Although deaths can occur from a worker's failure to follow safety procedure or the use of faulty or malfunctioning equipment, it's just as possible that higher-ups could be responsible for willful neglect by providing inadequate safety training, equipment or work environments.
 
Just this week, Donald Blankenship, a rather prominent (former) CEO of one of the larger West Virginia coal companies Massey Energy, was convicted of violating federal safety standards in relation to an explosion that caused the each of 29 miners in 2010. While several other charges were surprisingly dismissed, he still faces up to one year in prison and is scheduled for sentencing. While facts surrounding the case are few, and while the courts prosecuted him without a single witness testimony, it could be said that it's a rather light conviction concerning the circumstances.
 
There is still, however, a number of recent cases where very severe sentences have been handed down, such as:
 
- Stewart Parnell who once oversaw Peanut Corporation of America, who was convicted on federal conspiracy charges in September 2014 and sentenced to 28 years in prison for charges related to a salmonella outbreak that killed 9 and sickened hundreds.
 
- Richard Liu, the owner of Alameda County Construction Company and his project manager Dan Luo were both convicted to 2 years in prison for the death of a worker who was crushed by a wall of dirt after working on a job site that had been red-tagged by city inspectors after heavy rains.
 
- Brent Weidman, owner of an arizona-based sewer & water company was convicted of negligent homicide for the deaths of two workers who were overcome and killed by toxic gasses in an underground sewage tank.
 
- Safety manager Saul Florez and company director Angel Rodriguez of Bumble Bee Tuna Company were charged earlier this year with three felony counts each of Occupational Safety & Health Administration violation causing death to a worker after a man was killed in an oven.
 
- John Wilkes, owner of a Florida tree service company was sentenced to 15 years in prison earlier this year for aggravated manslaughter after a 14 year-old employee fell 71 feet do his death.
 
And that isn't the whole of it either, there are several more cases currently in process and/or unmentioned where justice is being served and the excuse of "it was an accident" just isn't sufficient enough and criminal charges are brought forth.
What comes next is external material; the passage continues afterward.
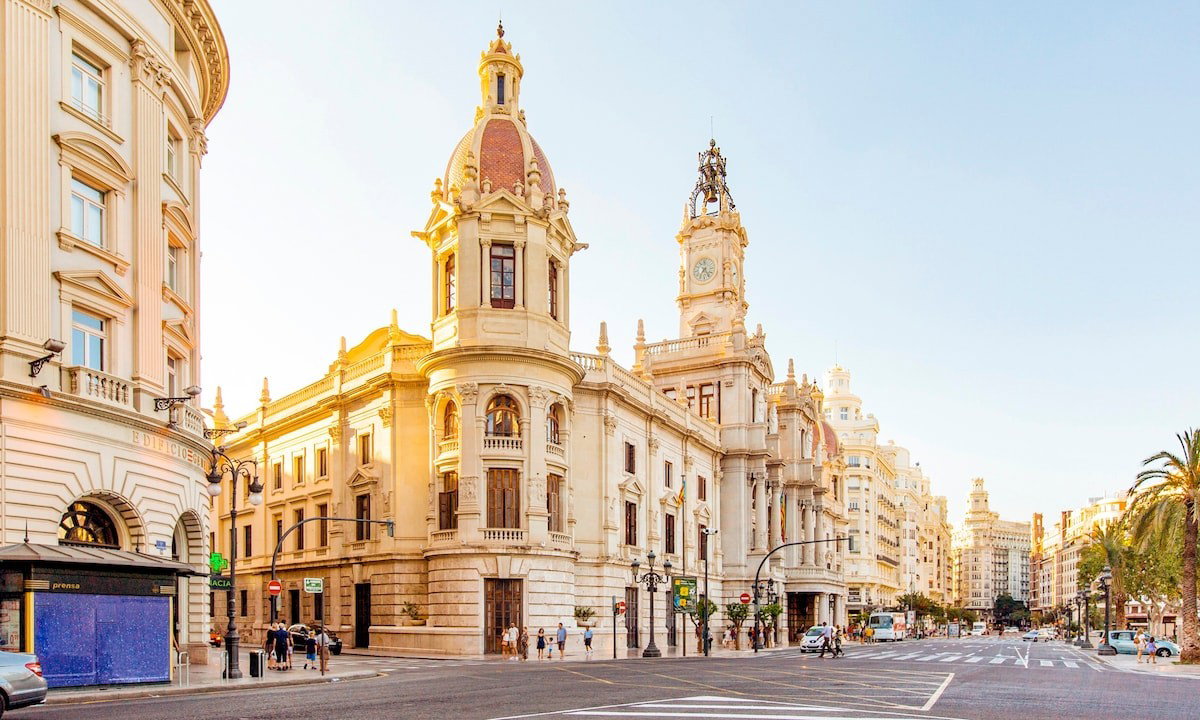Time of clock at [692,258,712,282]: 7:24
While many people who are deserving of charges in relation to worker deaths might not even be charged or considered of any wrong doing, it's becoming clear that death is not an okay side-effect of doing business, and that paying out fines to OSHA and paying lawsuits to families is not a sufficient punishment for neglect resulting in death.
 
If you're in a managerial position or the owner of a company where hazardous environments are an everyday occurrence of business, it's in your best interests, as well as the interests of your employees and their families, to do your very best to ensure safe working conditions. Cutting corners to save a few dollars might leave you sitting in a room with 4 corners for a very, very long time. Please, operate your business safely and treat your employees as if they were members of your own family. There is no situation where a little bit of time or money is worth a persons life. Be safe out there!